[START EXTRACTED TEXT]
I love Youtube. I think it’s just amazing how it lets anyone watch different obscure historic gems.  One great example is 1957 CBS television broadcast - a session with some big names in jazz. Musicians in this video are Billie Holiday, Lester Young, Ben Webster, Coleman Hawkins, Gerry Mulligan, Roy Eldrige and some others. For those who don’t know much about jazz history, you were supposed to go “Wow!” after reading this, because these are some of the biggest names in jazz history. So without further ado, this is it. Let yourself be amazed.

It would be fun to watch this video just for the sake of seeing all these musicians play together, but that’s some potent music right there. And if you know anything about the relationship between Billie Holiday and Lester Young, then this is truly priceless. If you don’t know what I mean, let me start at the beginning.

Billie Holiday is considered to be one of the greatest female jazz singers of all time and if you’re listening to her for the first time, that may be hard to believe. The first time I heard her, I didn’t really like her and I didn’t get it what’s supposed to be so special about her. I mean her voice isn’t clean like Ella Fitzgerald’s for example and her vocal range is only one octave. But after listening to her more closely one or two times I began loving her singing. Today, she’s probably one of my favourite female singers of all time. And if I stay with Ella for a second, I love her too and I think her singing is just beautiful, but Billie Holiday has so much emotion in her singing that it’s just heartbreaking.
Her life was a tragic one and that’s an integral part of her singing and her music. She was born in 1915 to a 13 year old mom. Early in her life she was raped and when she was 14 she was already a prostitute. For her whole life she had drug and alcohol problems and she always ended up being with guys that beat her up and abused her.
Listening to her songs, you can quickly notice that most of the time she not only sang them but unfortunately lived them as well. For example Good Morning Heartache, I’m a Fool To Want You, Solitude, I Must Have That Man and many others.
She wrote and co-wrote only a few songs but every song she sang, she made it her own. A lot of times there is also a part of her life in her songs; She wrote God Bless the Child after she had an argument with her mom, who didn’t want to pay her back any of the money Billie lent her. Whenever she sang Strange Fruit (a poignant song about racism), she thought about her father who died because he was denied treatment due to his race.

Lester Young, one of the best and most influential saxophone players in jazz history, met Billie Holiday early in her career and they became fast friends. When they were touring together with the Count Basie orchestra, they were always drinking together, having a laugh together and so on. He was the one that named her Lady Day and in return she nicknamed him Pres as in The President.
[END EXTRACTED TEXT]
[START ENTRIES]
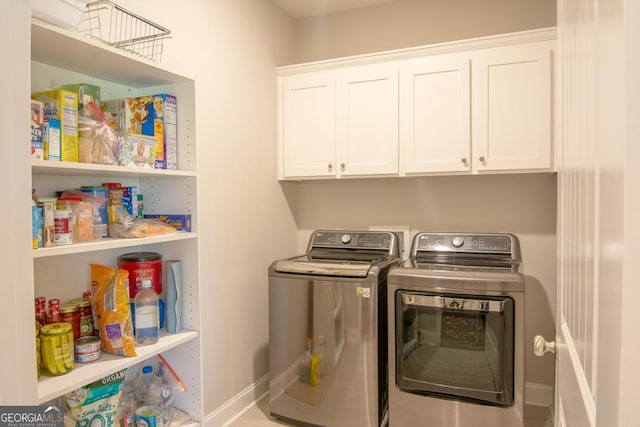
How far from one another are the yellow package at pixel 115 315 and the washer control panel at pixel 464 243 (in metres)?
1.76

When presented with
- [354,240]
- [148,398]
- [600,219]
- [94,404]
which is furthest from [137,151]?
[354,240]

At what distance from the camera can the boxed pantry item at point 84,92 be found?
4.29 feet

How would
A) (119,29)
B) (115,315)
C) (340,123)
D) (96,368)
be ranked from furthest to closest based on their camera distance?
(340,123), (119,29), (115,315), (96,368)

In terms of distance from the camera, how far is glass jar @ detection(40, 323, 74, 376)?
1127 millimetres

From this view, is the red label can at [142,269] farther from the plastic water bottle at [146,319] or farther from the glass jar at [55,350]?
the glass jar at [55,350]

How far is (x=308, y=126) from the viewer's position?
106 inches

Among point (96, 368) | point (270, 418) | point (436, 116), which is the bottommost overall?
point (270, 418)

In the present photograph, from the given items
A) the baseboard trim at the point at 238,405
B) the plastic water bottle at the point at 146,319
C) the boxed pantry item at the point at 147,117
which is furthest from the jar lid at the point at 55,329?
the baseboard trim at the point at 238,405

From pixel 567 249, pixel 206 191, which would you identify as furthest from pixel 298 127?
pixel 567 249

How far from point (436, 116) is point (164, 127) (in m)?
1.57

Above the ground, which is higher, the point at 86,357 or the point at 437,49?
the point at 437,49

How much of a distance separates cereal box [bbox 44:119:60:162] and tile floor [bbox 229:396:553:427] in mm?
1837

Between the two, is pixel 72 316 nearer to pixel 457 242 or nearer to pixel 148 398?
pixel 148 398

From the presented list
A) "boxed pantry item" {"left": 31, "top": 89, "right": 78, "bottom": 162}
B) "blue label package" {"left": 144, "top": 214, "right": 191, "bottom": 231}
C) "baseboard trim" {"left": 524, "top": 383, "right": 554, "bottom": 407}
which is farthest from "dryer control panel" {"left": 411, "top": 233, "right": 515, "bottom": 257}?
"boxed pantry item" {"left": 31, "top": 89, "right": 78, "bottom": 162}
[END ENTRIES]
## [TASK DESCRIPTION]
List every song title mentioned in the text about Billie Holiday and the 1957 jazz broadcast.

## [ANSWER IN FULL]
Good Morning Heartache
I'm a Fool To Want You
Solitude
I Must Have That Man
God Bless the Child
Strange Fruit